The next week, Andarna is still sleeping, and Sawyer stumbles onto a three-hundred-year-old passage that confirms more than one wardstone was created.

On Saturday, not only is Xaden on duty in the ops room, but Mira is on patrol for the majority of my visit, and the weekend after, our squad is dropped into the Parchille Forest amid the changing leaves without supplies and told to walk our way out.

Message received. Tairn and Sgaeyl won’t be denied, but Xaden and I only get to see each other when we play by the rules—Varrish has determined that we’ve broken too many.

The next weekend, I have to choose between my squad receiving a zero if I don’t participate in a cat-and-mouse evasion operation against Third Wing in the Shedrick Woods and flying to Samara for Xaden.
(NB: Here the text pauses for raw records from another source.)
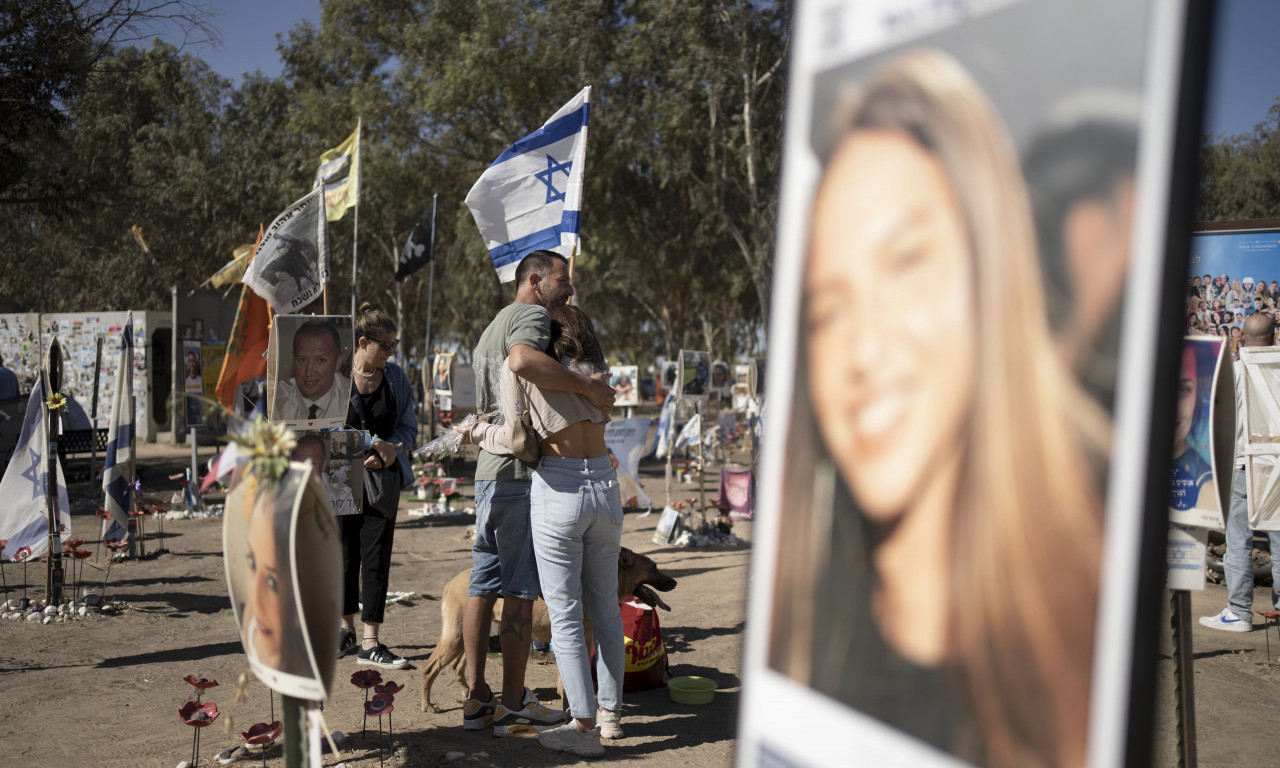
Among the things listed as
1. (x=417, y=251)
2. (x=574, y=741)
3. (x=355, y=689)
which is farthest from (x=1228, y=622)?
(x=417, y=251)

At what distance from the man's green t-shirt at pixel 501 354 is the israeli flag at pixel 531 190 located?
1595 mm

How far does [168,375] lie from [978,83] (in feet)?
72.1

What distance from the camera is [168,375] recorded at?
66.2 ft

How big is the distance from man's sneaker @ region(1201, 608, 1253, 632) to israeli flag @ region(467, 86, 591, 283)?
4.82 m

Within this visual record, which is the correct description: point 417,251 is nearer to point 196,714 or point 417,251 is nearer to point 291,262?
point 291,262

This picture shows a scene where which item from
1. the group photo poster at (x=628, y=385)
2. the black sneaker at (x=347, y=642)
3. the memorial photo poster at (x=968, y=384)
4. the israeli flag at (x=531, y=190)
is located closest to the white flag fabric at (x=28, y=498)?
the black sneaker at (x=347, y=642)

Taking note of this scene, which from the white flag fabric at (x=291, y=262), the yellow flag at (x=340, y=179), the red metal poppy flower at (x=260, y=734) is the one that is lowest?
the red metal poppy flower at (x=260, y=734)

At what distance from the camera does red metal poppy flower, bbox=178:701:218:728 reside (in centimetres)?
334

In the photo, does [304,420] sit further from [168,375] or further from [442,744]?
[168,375]

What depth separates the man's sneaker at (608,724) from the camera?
380cm

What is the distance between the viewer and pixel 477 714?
394 centimetres

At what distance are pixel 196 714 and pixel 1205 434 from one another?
3.70 meters

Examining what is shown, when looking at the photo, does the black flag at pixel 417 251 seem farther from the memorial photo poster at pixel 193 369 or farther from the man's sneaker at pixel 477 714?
the man's sneaker at pixel 477 714

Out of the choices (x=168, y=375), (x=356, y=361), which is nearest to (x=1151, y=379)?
(x=356, y=361)
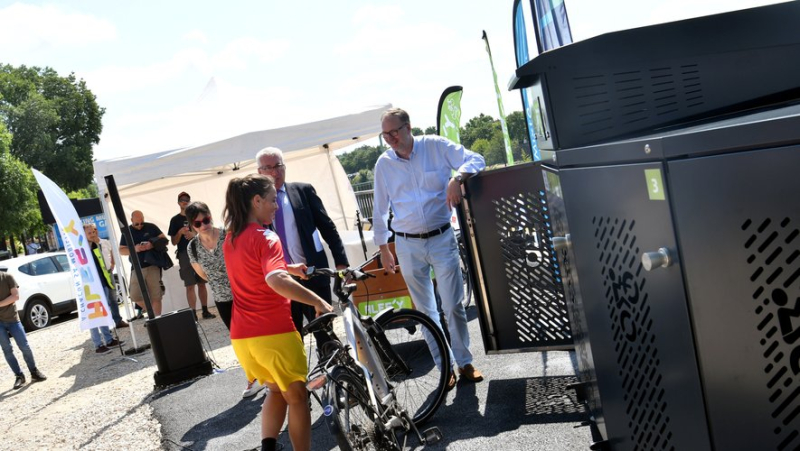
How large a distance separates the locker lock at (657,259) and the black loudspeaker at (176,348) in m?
7.15

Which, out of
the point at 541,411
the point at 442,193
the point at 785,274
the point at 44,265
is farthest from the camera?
the point at 44,265

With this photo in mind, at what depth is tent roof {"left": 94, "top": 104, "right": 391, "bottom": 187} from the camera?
10.8 metres

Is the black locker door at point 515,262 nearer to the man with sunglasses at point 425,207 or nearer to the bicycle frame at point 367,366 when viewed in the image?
the man with sunglasses at point 425,207

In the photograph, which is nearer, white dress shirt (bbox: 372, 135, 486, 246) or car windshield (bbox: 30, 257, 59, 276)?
white dress shirt (bbox: 372, 135, 486, 246)

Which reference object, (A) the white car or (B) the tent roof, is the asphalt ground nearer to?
(B) the tent roof

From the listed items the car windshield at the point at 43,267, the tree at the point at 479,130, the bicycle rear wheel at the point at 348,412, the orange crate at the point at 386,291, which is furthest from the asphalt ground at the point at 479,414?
the tree at the point at 479,130

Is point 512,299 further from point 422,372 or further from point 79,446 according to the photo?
point 79,446

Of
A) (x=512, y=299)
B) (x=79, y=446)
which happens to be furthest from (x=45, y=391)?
(x=512, y=299)

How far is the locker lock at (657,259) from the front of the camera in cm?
159

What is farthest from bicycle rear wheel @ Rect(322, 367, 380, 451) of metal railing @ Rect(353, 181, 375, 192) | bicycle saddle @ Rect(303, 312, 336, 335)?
metal railing @ Rect(353, 181, 375, 192)

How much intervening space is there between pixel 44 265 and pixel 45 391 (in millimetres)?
9692

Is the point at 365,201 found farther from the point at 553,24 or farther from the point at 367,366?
the point at 367,366

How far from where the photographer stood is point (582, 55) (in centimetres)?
223

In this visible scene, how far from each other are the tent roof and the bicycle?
7125mm
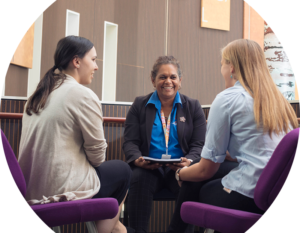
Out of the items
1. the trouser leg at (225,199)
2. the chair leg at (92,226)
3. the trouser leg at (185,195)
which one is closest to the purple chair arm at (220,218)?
the trouser leg at (225,199)

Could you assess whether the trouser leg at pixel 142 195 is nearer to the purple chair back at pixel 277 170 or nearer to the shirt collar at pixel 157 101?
the shirt collar at pixel 157 101

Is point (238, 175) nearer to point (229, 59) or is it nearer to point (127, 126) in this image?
point (229, 59)

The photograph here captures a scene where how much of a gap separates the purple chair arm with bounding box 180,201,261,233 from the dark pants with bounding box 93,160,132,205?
46 cm

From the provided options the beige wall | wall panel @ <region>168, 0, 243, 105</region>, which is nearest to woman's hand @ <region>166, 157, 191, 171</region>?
the beige wall

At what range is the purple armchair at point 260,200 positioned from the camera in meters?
0.98

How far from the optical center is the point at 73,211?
1.16 meters

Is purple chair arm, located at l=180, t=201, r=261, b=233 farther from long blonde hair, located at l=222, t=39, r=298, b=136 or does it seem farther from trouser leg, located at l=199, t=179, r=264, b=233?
long blonde hair, located at l=222, t=39, r=298, b=136

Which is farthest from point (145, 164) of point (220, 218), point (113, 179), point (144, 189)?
point (220, 218)

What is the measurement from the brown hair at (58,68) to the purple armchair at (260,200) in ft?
2.82

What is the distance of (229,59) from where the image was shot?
1399mm

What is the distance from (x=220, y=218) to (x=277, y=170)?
0.29 meters

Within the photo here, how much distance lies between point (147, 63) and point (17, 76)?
7.81 feet

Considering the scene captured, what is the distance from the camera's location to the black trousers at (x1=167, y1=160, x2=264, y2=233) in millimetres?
1216

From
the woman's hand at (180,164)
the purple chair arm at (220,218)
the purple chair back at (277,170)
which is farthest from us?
the woman's hand at (180,164)
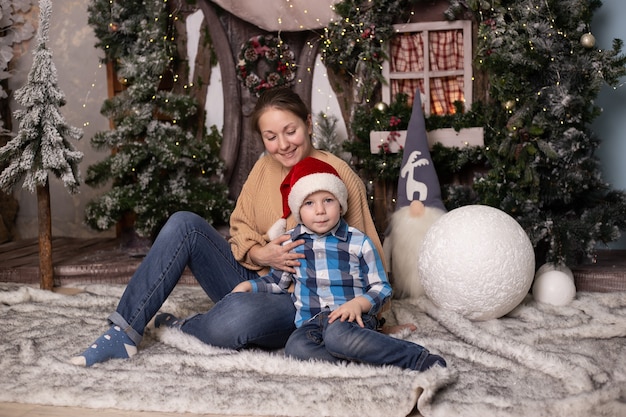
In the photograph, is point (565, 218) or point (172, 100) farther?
point (172, 100)

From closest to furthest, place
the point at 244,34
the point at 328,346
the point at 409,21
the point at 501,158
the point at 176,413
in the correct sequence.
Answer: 1. the point at 176,413
2. the point at 328,346
3. the point at 501,158
4. the point at 409,21
5. the point at 244,34

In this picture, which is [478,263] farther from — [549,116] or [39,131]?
[39,131]

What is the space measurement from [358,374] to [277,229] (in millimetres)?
645

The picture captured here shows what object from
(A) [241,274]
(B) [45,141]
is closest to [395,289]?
(A) [241,274]

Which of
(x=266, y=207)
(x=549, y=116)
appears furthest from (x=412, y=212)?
(x=266, y=207)

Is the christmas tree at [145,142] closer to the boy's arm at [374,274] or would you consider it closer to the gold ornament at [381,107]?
the gold ornament at [381,107]

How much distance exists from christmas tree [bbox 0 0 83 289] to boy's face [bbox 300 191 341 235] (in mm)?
1441

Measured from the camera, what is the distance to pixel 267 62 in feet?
13.4

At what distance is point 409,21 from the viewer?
381 cm

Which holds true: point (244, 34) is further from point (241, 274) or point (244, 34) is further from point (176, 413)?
point (176, 413)

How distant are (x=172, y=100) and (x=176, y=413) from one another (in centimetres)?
238

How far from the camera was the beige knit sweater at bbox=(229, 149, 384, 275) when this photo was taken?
2.48 metres

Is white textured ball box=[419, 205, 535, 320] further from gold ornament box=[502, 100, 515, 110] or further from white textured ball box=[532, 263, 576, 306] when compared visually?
gold ornament box=[502, 100, 515, 110]

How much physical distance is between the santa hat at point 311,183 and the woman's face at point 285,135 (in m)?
0.09
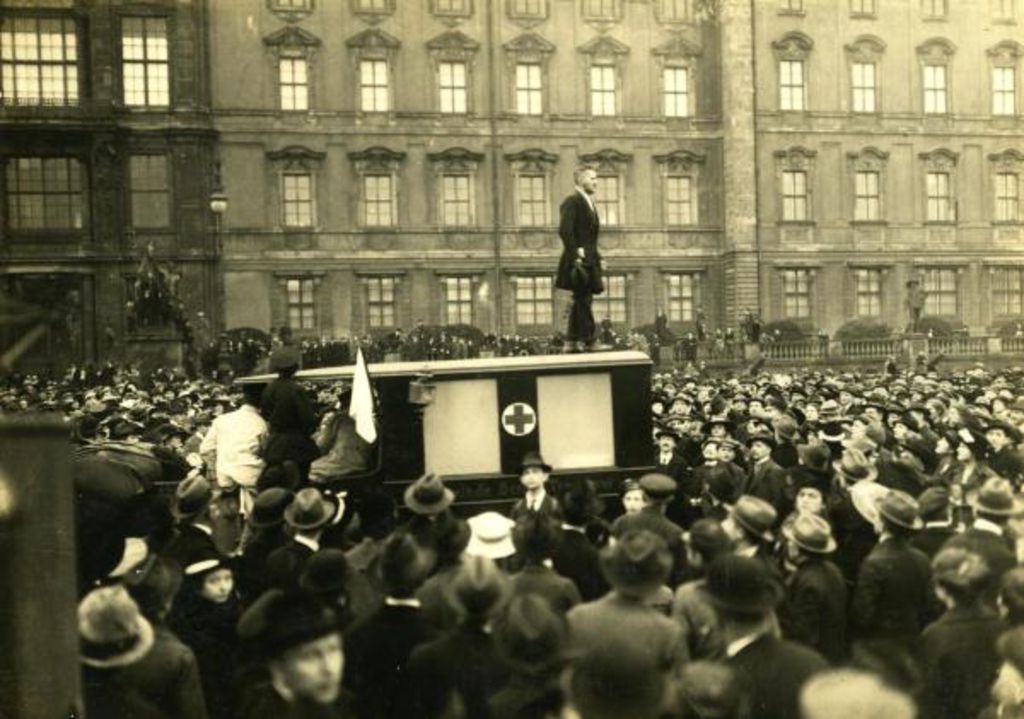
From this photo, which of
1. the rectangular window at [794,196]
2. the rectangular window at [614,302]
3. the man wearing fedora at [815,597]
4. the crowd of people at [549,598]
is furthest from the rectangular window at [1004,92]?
the man wearing fedora at [815,597]

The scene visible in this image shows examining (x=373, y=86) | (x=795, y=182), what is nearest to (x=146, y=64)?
(x=373, y=86)

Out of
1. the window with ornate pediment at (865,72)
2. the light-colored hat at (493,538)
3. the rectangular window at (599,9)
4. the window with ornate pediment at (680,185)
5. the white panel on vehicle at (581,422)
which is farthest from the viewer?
the window with ornate pediment at (865,72)

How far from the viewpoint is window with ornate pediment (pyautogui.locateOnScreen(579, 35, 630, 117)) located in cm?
4066

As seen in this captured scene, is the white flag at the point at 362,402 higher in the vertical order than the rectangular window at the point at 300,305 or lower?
lower

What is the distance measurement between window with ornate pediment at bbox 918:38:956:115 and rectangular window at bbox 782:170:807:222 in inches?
239

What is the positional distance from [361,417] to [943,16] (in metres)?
42.0

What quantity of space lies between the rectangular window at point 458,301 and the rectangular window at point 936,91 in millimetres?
20187

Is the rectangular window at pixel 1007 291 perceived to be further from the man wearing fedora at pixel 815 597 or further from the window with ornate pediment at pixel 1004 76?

It’s the very scenario Mira predicted last year when she learned I’d bonded Tairn—being forced to choose between my education, my squad, and Xaden and Sgaeyl. Tairn makes the choice before I can bludgeon myself about it.

We stay, but he’s fucking miserable the next day when Threshing comes, and I can’t blame him. I might not have a mating bond, but I’d chew my own arm off if it meant I had five minutes to talk to Xaden. Nothing I need to tell him can be written in a letter.